● Document segment:
# Standing Seam Transitions



## VTBuilder (Nov 3, 2011)

We have a small standing seam job coming up and it has a transition from an 8/12 (Main house) to a 4/12 (Porch roof) that runs the length of the building. I have seen a few different ways to deal with this transition. One was to have a transition piece that is hemmed on the top edge to receive upper pans and it then bends at the transition and then goes over the lower pans (pound down and screwed). The other way I have seen it done is to slightly cut the profile, a relief cut, allowing the pan to bend at the transition, caulk the cut and move on. I have heard about a third option that involves unbending the profile to straighten the metal in a 90 degree, then bending it to allow for the transition bend and then seaming it back up. Is this possible? Im trying to find a way to make this transition with out cutting the seam or having a vulnerable area at this transition. I would appreciate any ideas or suggestions. Thanks.


----------



## tinner666 (Oct 28, 2008)

Like this? I doubt it can be done. Nobody knows how.


----------



## tinner666 (Oct 28, 2008)

Some more.


----------



## tinner666 (Oct 28, 2008)

There is another way too. Install accessory cleats. I use them all the time.

Box-fold the the panel ends on the porch. Set them in place. When you cleatt he panels, use a 8"-10" cleat. Here are some training shots from my shop. 
You just pop-rivet or screw the head flashing into the cleat. No holes in the panels. No cutting involved when box-folding. (Like a paper airplane)


----------



## tinner666 (Oct 28, 2008)

Here's the finished product and a view from the bottom of the panel. And some box-folding.


----------



## VTBuilder (Nov 3, 2011)

Thanks for the pictures. It seems the first picture you posted is a way of dealing with the transition by bending the profile to allow for the transition bend. Is the bend in the profile like a "z" to allow the pan to bend? I also like the second suggestion about the box bends and transition clips. What do you think would be the best way to deal with this transition in heavy snow climate. We see lots of snow in the winter and the transition spots can hold snow. I am wondering which method is less likely to be affected by snow build up/leaking.


----------



## tinner666 (Oct 28, 2008)

We get 20" that last for weeks some winters. I've never had an issue with either method.
That first fold pic is the foundation for the correct procedure. That's done as it's set on the transition. Then, large needle-nose are used to gently start the partial box-fold so it's not bucking water. Twist too hard and you will tear the metal. It's a matter of finesse as you use S-3's, needle nose, seaming block, and mallet. All hits are soft, and when it's coming together correctly, there is no forcing.
There is no book or forum teaching that will work. You're going to have to do it and watch how it comes together. Feel free to call too.


----------



## tinner666 (Oct 28, 2008)

I seem to have forgotten to mention that those accessory cleats are attached to the roof like regular cleats so any strain is directed to the sheathing, not the panels only.


----------



## VTBuilder (Nov 3, 2011)

It does seem like it will be a carefully executed process to get the transition bend. Ive found a couple types of bending pliers that seem like they will do the initial bend and hand work the rest. Im thinking that doing the bend manually and then seaming it all back up is probably the best way, though maybe more time consuming. Im hoping to get in the shop this weekend and try out some test panels to see how it goes. Kind of dreading this project as winter is creeping up on us. Thanks for the advice and feedback/pix, greatly appreciated.


----------



## tinner666 (Oct 28, 2008)

The knack isn't too hard. Using the pliers for the fold at the same time as straighening the panel side again makes the process pretty smooth.


----------

● Given data:
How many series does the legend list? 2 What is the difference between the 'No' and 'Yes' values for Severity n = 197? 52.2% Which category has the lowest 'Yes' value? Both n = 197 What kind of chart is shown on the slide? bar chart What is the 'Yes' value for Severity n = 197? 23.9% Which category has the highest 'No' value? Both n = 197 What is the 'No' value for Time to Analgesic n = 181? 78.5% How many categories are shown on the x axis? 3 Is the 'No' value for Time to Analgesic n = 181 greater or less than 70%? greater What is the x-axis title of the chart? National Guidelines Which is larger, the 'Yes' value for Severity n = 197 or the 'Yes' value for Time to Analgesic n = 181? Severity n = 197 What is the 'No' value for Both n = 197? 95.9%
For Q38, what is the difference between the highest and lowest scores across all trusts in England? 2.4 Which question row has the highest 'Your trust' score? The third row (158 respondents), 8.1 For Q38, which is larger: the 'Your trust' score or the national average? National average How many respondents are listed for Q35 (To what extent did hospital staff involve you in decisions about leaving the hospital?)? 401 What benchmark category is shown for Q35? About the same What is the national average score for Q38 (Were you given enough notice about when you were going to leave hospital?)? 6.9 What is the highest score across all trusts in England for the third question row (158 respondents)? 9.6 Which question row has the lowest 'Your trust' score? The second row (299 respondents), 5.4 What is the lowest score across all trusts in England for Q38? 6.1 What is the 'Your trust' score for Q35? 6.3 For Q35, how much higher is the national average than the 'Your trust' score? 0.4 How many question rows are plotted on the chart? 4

● What to do: Retype the part of the standing seam transitions thread that begins at the words "There is another" and stops after "from my shop.".

● Exercise response:
There is another way too. Install accessory cleats. I use them all the time.

Box-fold the the panel ends on the porch. Set them in place. When you cleatt he panels, use a 8"-10" cleat. Here are some training shots from my shop.